Kindern mit Lernschwierigkeiten helfen

Kindern mit Lernschwierigkeiten helfen

VON EINEM ERWACHET!-MITARBEITER IN MEXIKO

Steven fällt das Lesen schwer. Wenn er weiß, dass er vor der Klasse vorlesen soll, bekommt er jedes Mal Bauchweh.

Maria schafft es einfach nicht, leserlich zu schreiben. Auch die Ermahnungen ihrer Lehrerin nützen nicht viel. Stundenlang sitzt sie an ihren Hausaufgaben.

Noah liest sich die Schulaufgaben immer wieder durch, kann sich den Text aber trotzdem nicht merken. Er kämpft mit den Noten.

STEVEN, Maria und Noah haben etwas gemeinsam: Sie leiden an einer Lernstörung. Darunter versteht man in der Regel Schwierigkeiten beim Erlernen des Lesens (Dyslexie), Schreibens (Dysgrafie) oder Rechnens (Dyskalkulie), wobei die Leseschwäche am häufigsten auftritt. Wer eine Leseschwäche hat, vertauscht zum Beispiel häufig Buchstaben, die sich ähnlich sehen. Lernschwierigkeiten haben jedoch nichts mit der Intelligenz zu tun, denn die meisten der Kinder sind durchschnittlich oder sogar überdurchschnittlich intelligent.

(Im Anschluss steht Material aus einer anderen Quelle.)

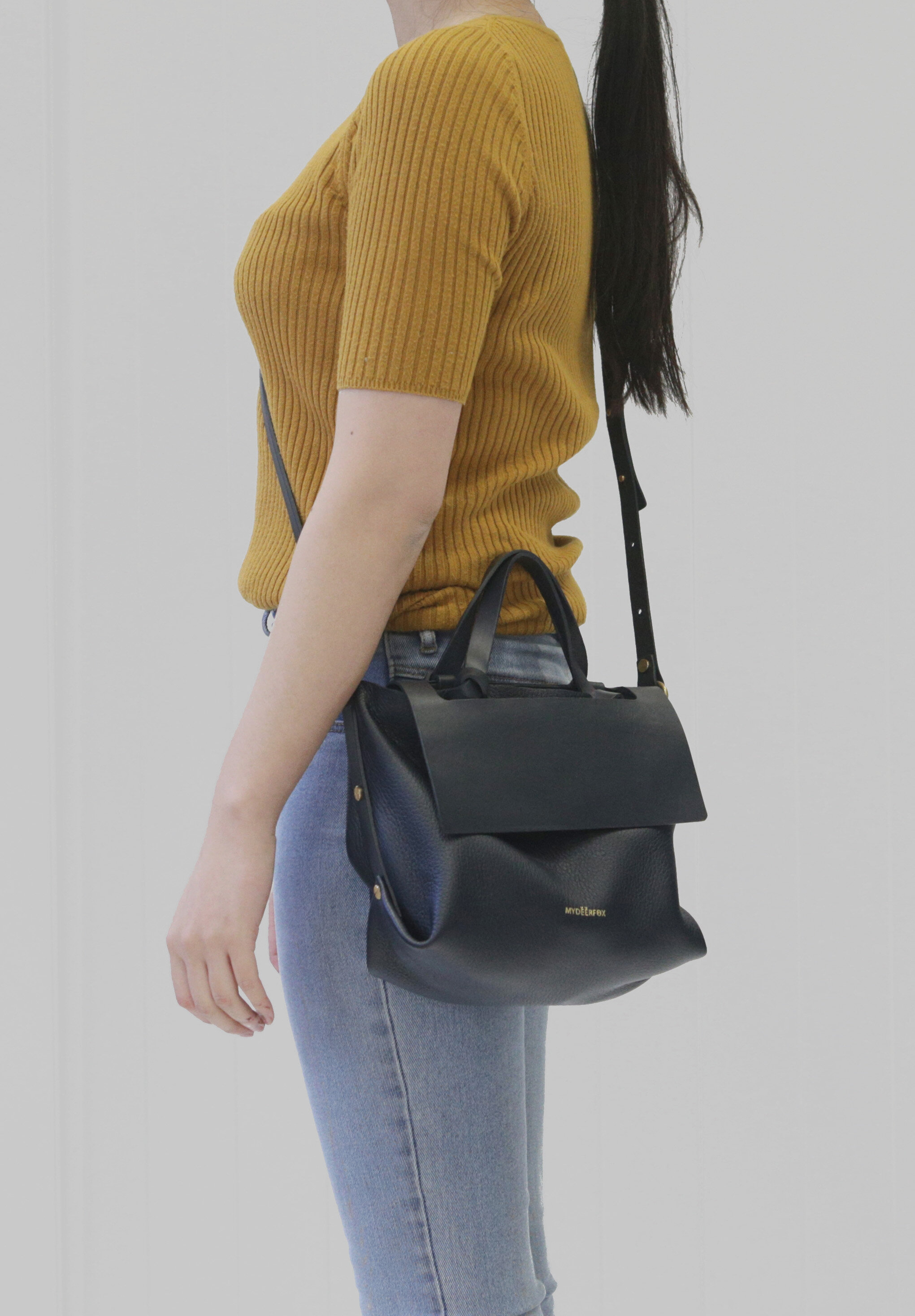 11_KNOTTED TOTE B (PEBBLED)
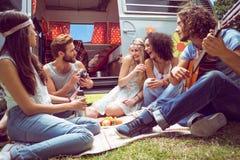 Amis de hippie en le camping-car au festival Image libre de droits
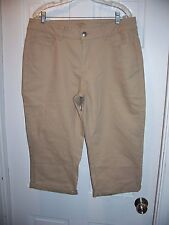 NWT Lee Riders Tan Capri Mid Rise Pants Size 16 Stretch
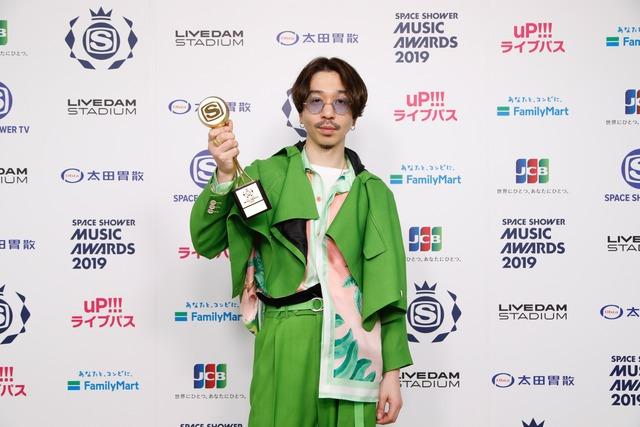 BEST BREAK THROUGH ARTISTを受賞したNulbarich。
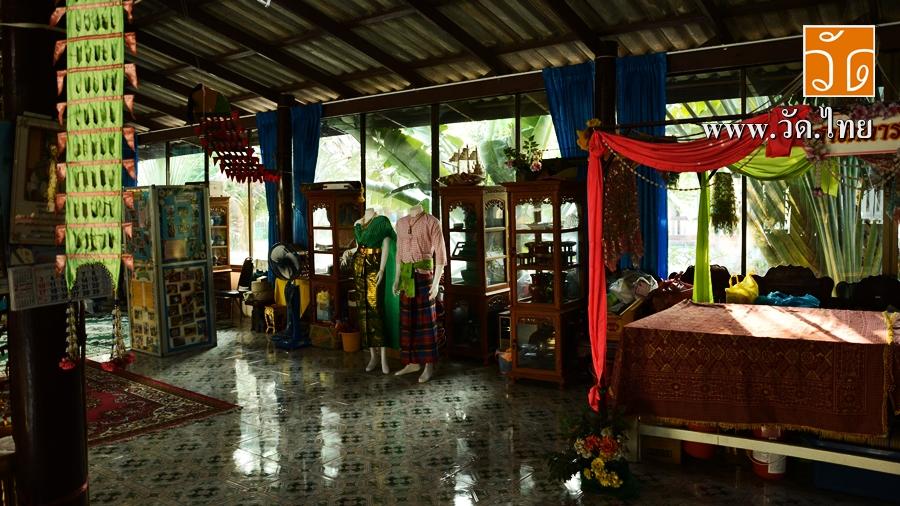 วัดเกาะ (Wat Koh) ตั้งอยู่เลขที่ 1 บ้านเกาะ หมู่ที่ 2 ตำบลบ้านเกาะ อำเภอเมืองสมุทรสาคร จังหวัดสมุทรสาคร 74000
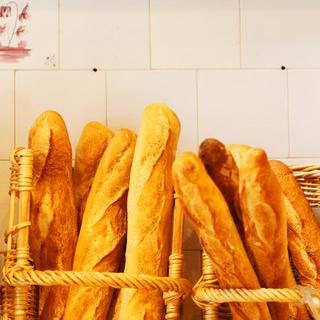 파리 동네 빵집에서 갓 구운 바게트 맛보기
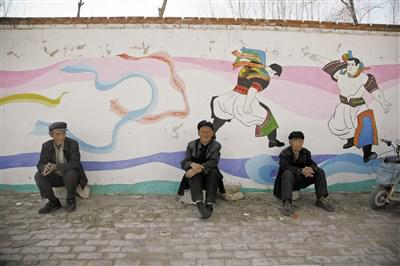 在辽宁省朝阳市喀左县小营村,留守老人们聚坐在墙根下 视觉中国图
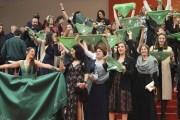 Decenas de mujeres protestan a favor del aborto, en la alfombra roja del Festival de Cannes
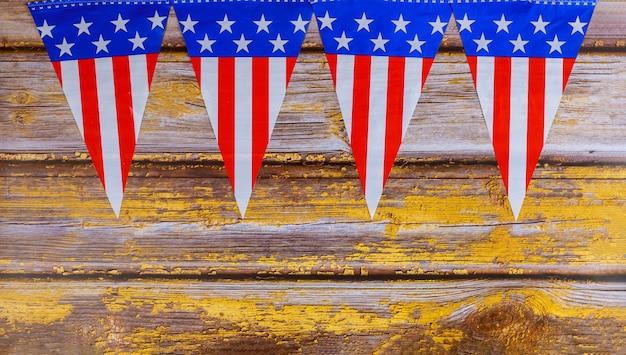 古い木製の表面にアメリカのガーランドフラグ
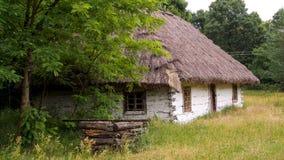 Oude houten hut van XIX die eeuw in openluchtmuseum in Sucha in Polen wordt gevestigd stock afbeeldingen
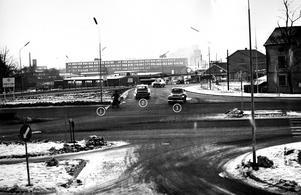 """På bilden här invid- tagen från Parken mot Pilgatan – kör mopedisten (1) fullkomligt fel och trafikfarligt. Han skulle alltså ha legat till vänster i mittfilen och kört upp på cykelbanan framför Parken. Bilen (2) kör rätt. Bil (3) däremot fel. Den ligger i mittfil och borde alltså fortsätta upp till Folkets parks parkering i stället för att """"tränga"""" sig in på Stockholmsvägen."""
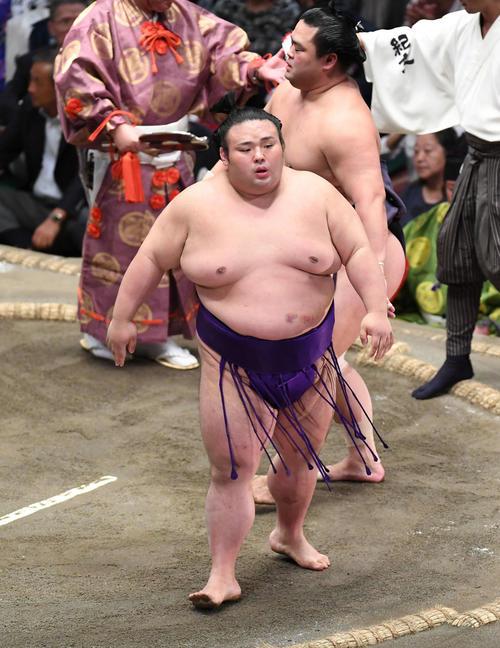 貴景勝(左)は突き落としで妙義龍を下す(撮影・加藤諒)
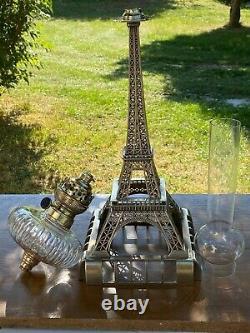 Grande lampe à pétrole TOUR EIFFEL en bronze et cristal. 90 cm Pièce unique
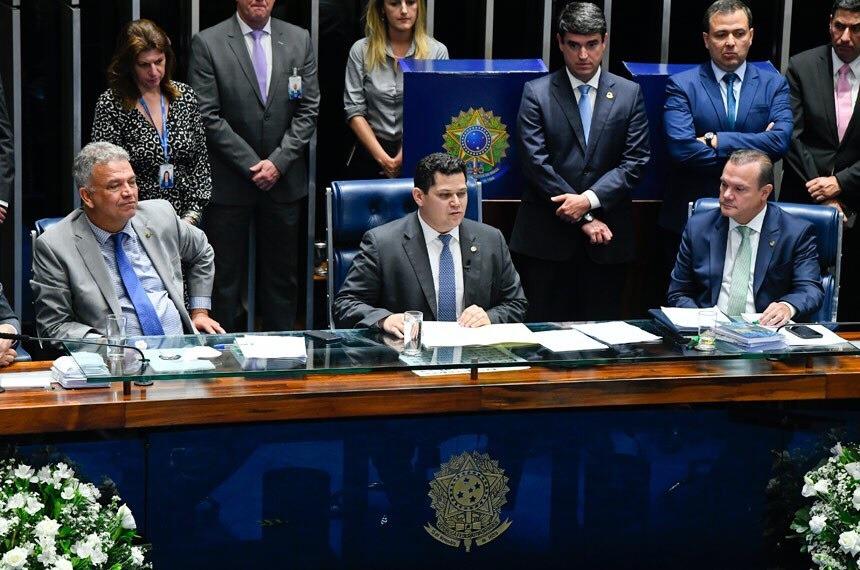 Davi Alcolumbre assume o Senado prometendo fim do 'segredismo'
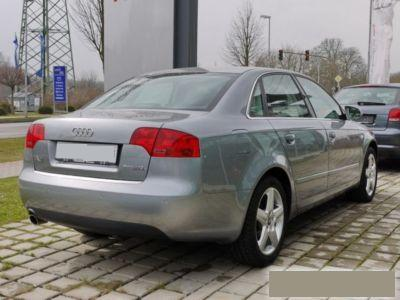 AUDI A4 (03/2007) - Metallic Quartz Grey - lieu:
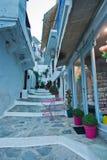 Schmale Straßen und weiße Häuser von Skopelos-Stadt bei Sonnenuntergang, Insel von Skopelos stockfoto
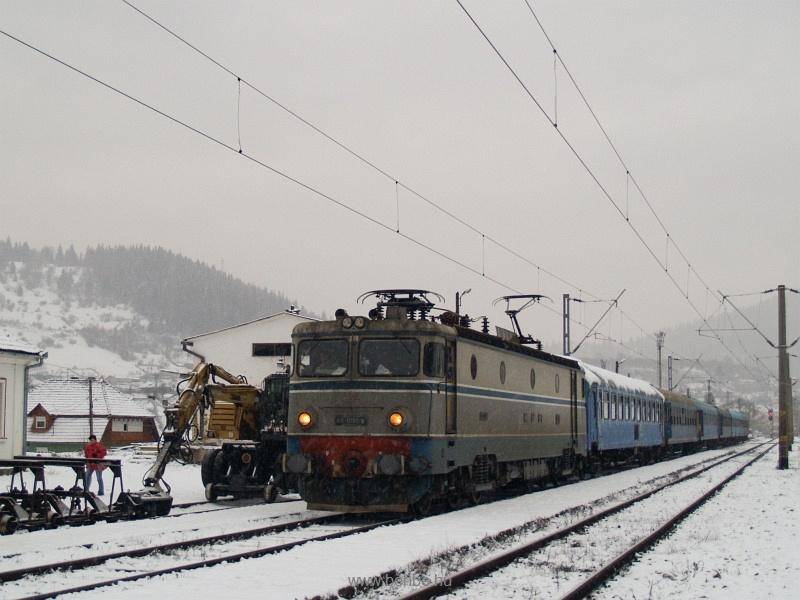A CFR 40-0198-9 pályaszámú ASEA-licencia mozdonya Palotailva állomáson fotó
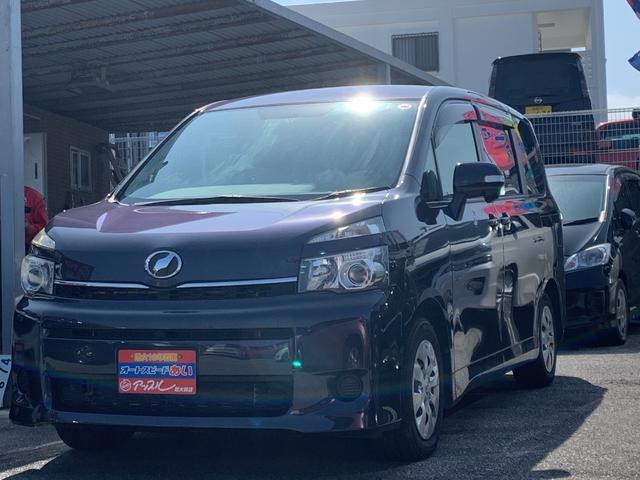 沖縄の中古車 トヨタ ヴォクシー 車両価格 118万円 リ済込 2014(平成26)年 6.2万km ダークパープルM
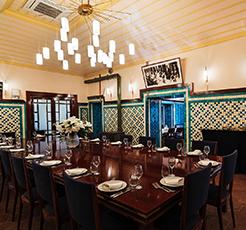 Buram buram tarih kokan asırlık restoran; Pandeli
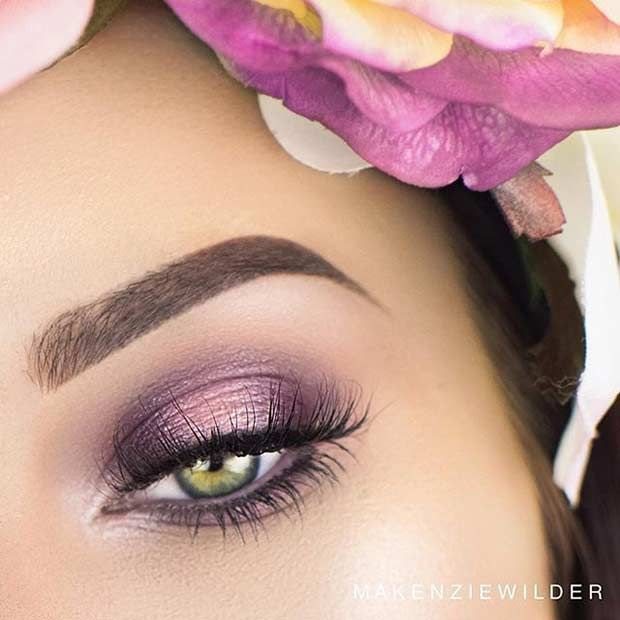 Easy Purple Eye Makeup Look for Green Eyes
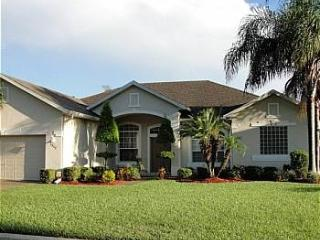 Luxurious property in a beautiful setting, near golf - GC1317 - Davenport vacation rentals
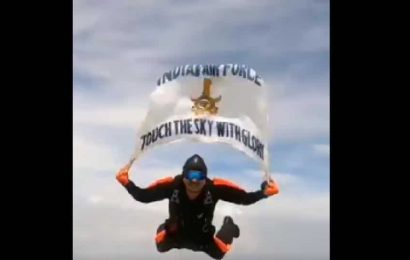 Indian Air Force tweets video of 'Akashganga' skydiving team, it's amazing. Seen the clip yet?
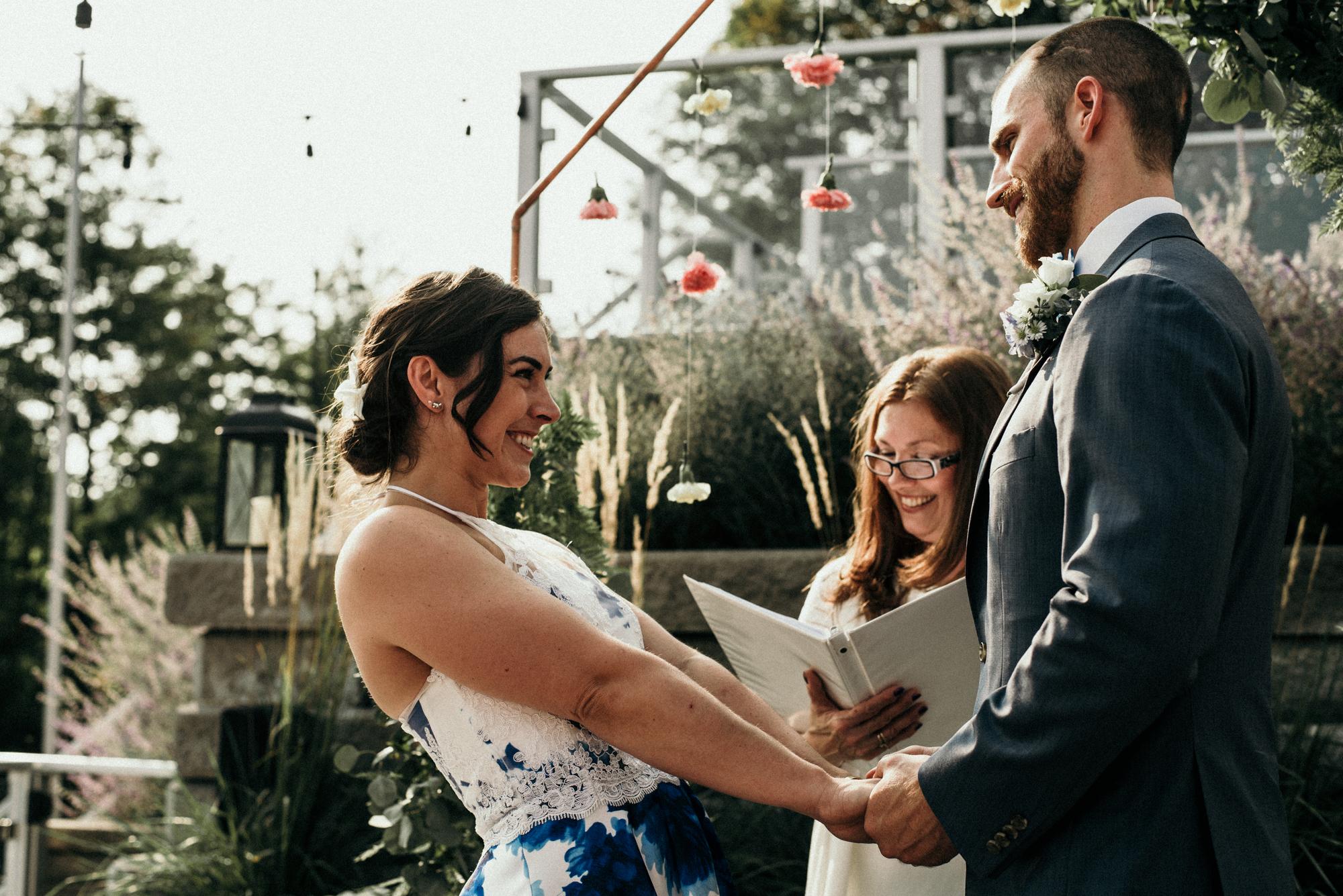 fraser-cottage-grand-bend-wedding-photographer-45.jpg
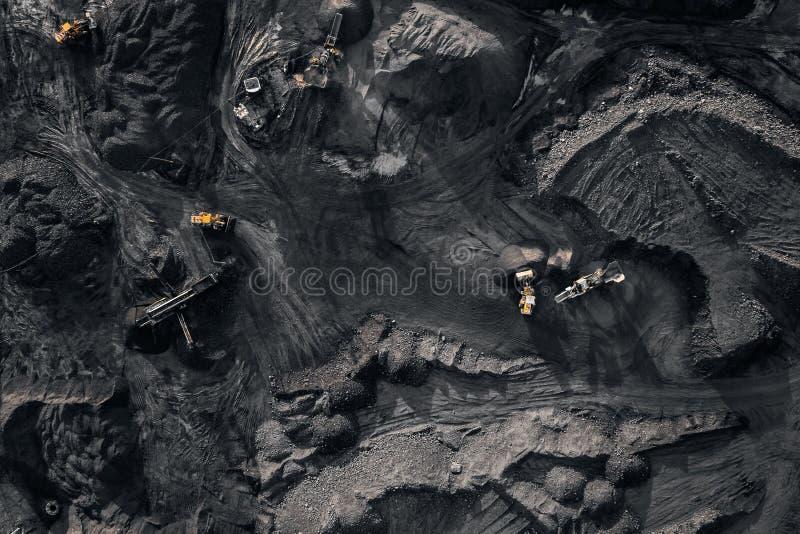 Tagebaubergwerk, mineralgewinnende Industrie f?r Kohle, Draufsichtluftbrummen stockfoto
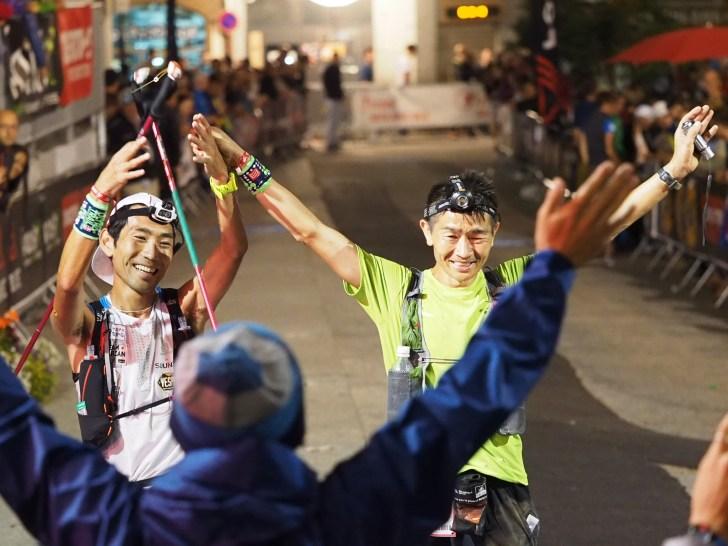 中盤以降は励ましあいながらUTMBを完走した野本哲晃 / Tetsuaki Nomoto(右)と大瀬和文 / Kazufumi Oose (Salomon)。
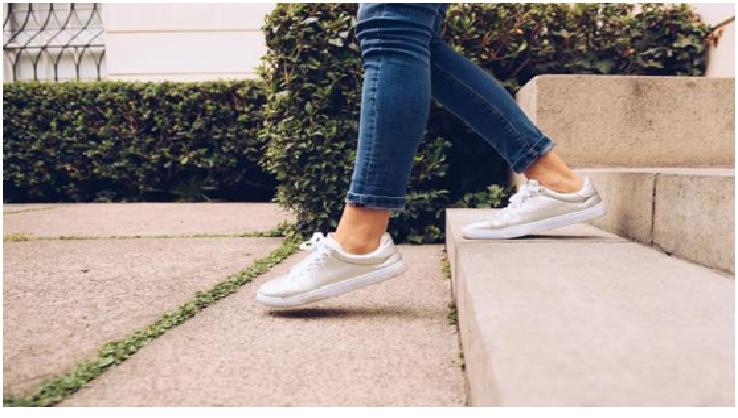المشي لمدة ساعة كم يحرق من السعرات الحرارية ؟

Es gibt verschiedene Anzeichen für Lernstörungen: Ein Kind lernt erst spät sprechen und kann mit Kinderreimen nichts anfangen. Es spricht Wörter immer wieder falsch aus und gibt die Babysprache nicht auf. Es hat Schwierigkeiten Buchstaben und Zahlen zu lernen, erkennt selbst in einfachen Wörtern Buchstaben nicht wieder und vertauscht ähnlich klingende Wörter. Auch fällt es ihm schwer, Anweisungen zu befolgen. *

Wie Sie Ihrem Kind helfen können

Was können Sie tun, falls Ihr Kind anscheinend Lernschwierigkeiten hat? Um sicherzugehen, dass kein organisches Problem vorliegt, sollten Sie als Erstes einen Hör- und Sehtest machen lassen. * Als Nächstes wäre es gut, die Beurteilung eines Fachmanns einzuholen. Falls Ihr Kind tatsächlich Lernschwierigkeiten hat, braucht es Eltern, die ihm den Rücken stärken. Und wie gesagt, eine Lernstörung ist keine Frage der Intelligenz.

Eventuell werden von der Schule spezielle Programme angeboten, wie zum Beispiel Förderunterricht. Nehmen Sie solche Angebote in Anspruch und bitten Sie auch den Lehrer um Mithilfe. Womöglich kann Ihr Kind vorn sitzen und etwas mehr Zeit für die Aufgaben bekommen. Der Lehrer könnte Ihrem Kind die verschiedenen Aufgaben nicht nur schriftlich, sondern auch mündlich geben und es mündlich statt schriftlich prüfen. Da Kinder mit Lernschwierigkeiten oft vergesslich und fahrig sind, wäre es vielleicht eine Hilfe, wenn Ihr Kind zwei Sätze Schulbücher hat: einen für die Schule und einen für zu Hause. Ließe es sich einrichten, dass Ihr Kind zu Hause oder in der Schule einen Computer mit Rechtschreibprogramm benutzt?

Für Kinder mit einer Leseschwäche sind kurze tägliche Leseübungen am besten. Wenn Ihr Kind Ihnen vorliest, haben Sie die Möglichkeit, ihm sofort Rückmeldung zu geben oder es zu korrigieren. Lesen Sie zunächst Ihrem Kind den Text vor und achten Sie darauf, dass es den Text mitverfolgt. Danach lesen Sie den gleichen Text gemeinsam laut. Schließlich ist Ihr Kind mit Vorlesen an der Reihe. Als Lesehilfe könnte es die Zeilen mit einem Lineal verfolgen und schwierige Wörter markieren. Das Ganze braucht nur 15 Minuten täglich zu dauern.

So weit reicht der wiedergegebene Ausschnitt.